一、走进文登
2026年9月4日夜,随着一声浑厚的汽笛长鸣,收锚离岸,我乘坐的“渤海恒生”号客轮从大连一路南下,历经7个小时的海上航程,5日清晨到达威海。下了岸,乘坐威海王娣女士提前联系的网约车,一路蜿蜒而下,终于抵达威海所属的文登区。
在下榻宾门馆前,我在胶东的挚友袁波早已在此等候。袁波是我多年前通过网络结识的老友,隔着屏幕的日子里,我们虽未曾谋面,却凭借合拍的三观与契合的爱好,慢慢褪去了网络的疏离感,成为彼此可以随心倾诉、真诚相待的知己。初次相见,竟没有丝毫的拘谨与尴尬。眼前的他,与长久以来屏幕里那个豪爽、真诚的模样别无二致。握手寒暄间,多年的网友终于在现实中聚首。
到文登,我在 7 年前就有这个想法。
在写作《吕其恩传》一书时,查阅大量胶东党史史料,吕其恩(吕志恒)作为胶东特委副书记,当年就在文登领导筹划天福山起义,这片土地是他投身革命、点燃胶东抗日烽火的关键之地。纸面上的文字再多,终究隔着一层距离,那些会议旧址、起义遗迹,那些亲历者口述的往事,只在文献里读,总觉得不够真切。于是心底便埋下一个念头:一定要亲赴文登,踏访当年吕其恩战斗工作过的地方,实地考证史料,触摸真实的红色现场,把书本里未尽的细节补齐。只是由于当时我政务缠身,这个心愿一拖再拖。

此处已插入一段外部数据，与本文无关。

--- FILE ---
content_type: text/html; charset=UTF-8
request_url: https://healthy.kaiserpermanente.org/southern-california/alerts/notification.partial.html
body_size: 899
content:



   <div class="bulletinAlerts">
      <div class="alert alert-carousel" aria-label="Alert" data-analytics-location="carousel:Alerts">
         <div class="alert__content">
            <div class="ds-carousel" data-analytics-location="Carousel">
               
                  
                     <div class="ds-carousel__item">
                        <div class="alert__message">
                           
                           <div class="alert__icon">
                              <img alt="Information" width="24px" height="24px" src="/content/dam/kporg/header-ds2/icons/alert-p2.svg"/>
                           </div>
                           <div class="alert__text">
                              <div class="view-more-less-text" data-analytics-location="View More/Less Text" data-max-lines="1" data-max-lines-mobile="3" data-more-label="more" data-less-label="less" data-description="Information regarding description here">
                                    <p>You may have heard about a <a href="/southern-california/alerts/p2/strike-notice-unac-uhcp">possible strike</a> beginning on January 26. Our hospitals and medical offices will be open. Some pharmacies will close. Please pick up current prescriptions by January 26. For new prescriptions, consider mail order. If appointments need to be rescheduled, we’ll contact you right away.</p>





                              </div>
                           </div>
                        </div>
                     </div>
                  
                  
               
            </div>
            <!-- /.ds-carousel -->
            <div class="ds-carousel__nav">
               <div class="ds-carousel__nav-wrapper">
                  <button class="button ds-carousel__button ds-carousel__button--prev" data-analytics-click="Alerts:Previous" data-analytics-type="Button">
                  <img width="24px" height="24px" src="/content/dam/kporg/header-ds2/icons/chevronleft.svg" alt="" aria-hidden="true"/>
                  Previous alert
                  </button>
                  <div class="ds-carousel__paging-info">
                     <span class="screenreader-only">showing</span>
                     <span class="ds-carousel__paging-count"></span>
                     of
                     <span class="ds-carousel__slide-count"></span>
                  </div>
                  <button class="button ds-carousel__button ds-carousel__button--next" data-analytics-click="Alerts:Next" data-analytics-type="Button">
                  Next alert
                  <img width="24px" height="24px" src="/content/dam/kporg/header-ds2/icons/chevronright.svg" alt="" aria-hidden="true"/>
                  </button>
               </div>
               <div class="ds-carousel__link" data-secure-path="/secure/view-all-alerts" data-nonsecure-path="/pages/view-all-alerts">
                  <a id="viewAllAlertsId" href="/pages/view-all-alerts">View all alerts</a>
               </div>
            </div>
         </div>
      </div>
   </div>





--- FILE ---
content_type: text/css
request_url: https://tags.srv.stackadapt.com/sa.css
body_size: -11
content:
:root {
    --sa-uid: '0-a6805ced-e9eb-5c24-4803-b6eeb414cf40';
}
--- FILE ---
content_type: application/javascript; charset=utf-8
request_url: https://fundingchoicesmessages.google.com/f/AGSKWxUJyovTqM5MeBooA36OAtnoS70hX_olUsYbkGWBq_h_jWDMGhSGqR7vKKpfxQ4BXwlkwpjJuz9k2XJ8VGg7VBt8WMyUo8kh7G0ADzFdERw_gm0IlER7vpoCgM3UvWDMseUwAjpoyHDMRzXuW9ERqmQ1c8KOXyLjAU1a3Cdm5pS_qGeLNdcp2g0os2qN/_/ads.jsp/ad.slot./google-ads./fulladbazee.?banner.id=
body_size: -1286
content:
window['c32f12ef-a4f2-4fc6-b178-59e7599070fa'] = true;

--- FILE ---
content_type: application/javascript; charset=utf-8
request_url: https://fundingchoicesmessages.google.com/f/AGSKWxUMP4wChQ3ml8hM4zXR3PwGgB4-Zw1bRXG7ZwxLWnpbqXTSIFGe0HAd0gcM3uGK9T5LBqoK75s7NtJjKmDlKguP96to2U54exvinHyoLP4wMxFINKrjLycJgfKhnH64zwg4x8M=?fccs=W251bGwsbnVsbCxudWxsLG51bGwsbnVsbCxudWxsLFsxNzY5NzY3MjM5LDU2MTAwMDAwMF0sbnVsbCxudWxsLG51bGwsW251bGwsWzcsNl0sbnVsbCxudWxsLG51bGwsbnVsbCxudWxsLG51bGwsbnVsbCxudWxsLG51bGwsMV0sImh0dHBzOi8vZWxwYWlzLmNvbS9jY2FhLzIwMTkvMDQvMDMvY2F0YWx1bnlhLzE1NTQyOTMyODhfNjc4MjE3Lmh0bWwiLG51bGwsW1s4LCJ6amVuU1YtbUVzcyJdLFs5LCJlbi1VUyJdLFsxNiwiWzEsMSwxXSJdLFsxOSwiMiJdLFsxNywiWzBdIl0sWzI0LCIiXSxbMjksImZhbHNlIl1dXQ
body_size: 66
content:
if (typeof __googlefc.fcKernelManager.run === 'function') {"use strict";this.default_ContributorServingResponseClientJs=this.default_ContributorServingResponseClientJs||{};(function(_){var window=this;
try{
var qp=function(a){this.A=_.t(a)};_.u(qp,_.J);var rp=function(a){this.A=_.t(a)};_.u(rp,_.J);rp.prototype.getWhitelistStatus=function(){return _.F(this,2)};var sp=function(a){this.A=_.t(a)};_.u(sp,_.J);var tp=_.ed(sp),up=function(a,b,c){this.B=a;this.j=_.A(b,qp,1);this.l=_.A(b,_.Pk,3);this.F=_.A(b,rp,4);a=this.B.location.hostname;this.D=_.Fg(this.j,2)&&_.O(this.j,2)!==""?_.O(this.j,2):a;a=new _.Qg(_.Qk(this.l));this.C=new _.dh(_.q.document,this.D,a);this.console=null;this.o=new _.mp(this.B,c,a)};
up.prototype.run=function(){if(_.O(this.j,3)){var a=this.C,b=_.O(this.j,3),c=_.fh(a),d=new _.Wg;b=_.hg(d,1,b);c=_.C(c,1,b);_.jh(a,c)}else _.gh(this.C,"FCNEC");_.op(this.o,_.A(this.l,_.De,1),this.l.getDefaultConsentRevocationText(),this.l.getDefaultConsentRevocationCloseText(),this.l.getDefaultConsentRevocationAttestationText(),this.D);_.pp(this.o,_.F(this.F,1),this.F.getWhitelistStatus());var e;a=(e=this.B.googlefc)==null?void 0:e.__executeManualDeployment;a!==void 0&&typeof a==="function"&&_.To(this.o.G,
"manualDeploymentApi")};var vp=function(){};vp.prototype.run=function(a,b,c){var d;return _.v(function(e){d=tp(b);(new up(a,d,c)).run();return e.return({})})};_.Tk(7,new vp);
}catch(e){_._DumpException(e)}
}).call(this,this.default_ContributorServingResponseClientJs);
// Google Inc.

直到此次借着和袁波见面之机,终于成行,也算是迟来多年的史料寻访吧。
文登是威海辖下的一个区,虽然是区,但很有名气。在去文登之前,我特地查了文登的资料,这座拥有1450余年不间断建制史的文登,是名副其实的千年古县。北齐天统四年(568年)正式置县,因秦始皇东巡召集文人登文山论功颂德而得名,千年岁月更迭、建制绵延不绝,孕育出底蕴厚重的“文登学”文脉,崇文尚学的风骨深深镌刻在这片山海之间,沉淀出独属于文登的古韵与底气。
然而,如果说源远流长的人文历史是文登的厚重底蕴,那么炽热鲜明的红色基因,便是这座古县最动人、最厚重、最坚韧的精神底色。作为红色胶东的源头,从土地革命到抗日战争,从解放斗争到新时代传承,千年文登不止有诗书文脉的温润儒雅,更有热血报国的铁骨丹心。千年建制传承文脉,百年热血赓续初心,古老底蕴与红色血脉交织相融,让这座古县兼具历史厚度与精神力量,也让此次文登之行,兼具了老友重逢的温情与史料寻访的深沉。
二、参观雷神庙战斗遗址
在宾馆放下包裹后,袁波便带我驱车前往此行的第一站——雷神庙战斗遗址。
怀着对胶东这片古老土地的敬仰与好奇,我望向车窗外。车窗外风景如画,昆嵛山脉在远处起伏,层峦叠嶂,像一幅浓墨重彩的画卷。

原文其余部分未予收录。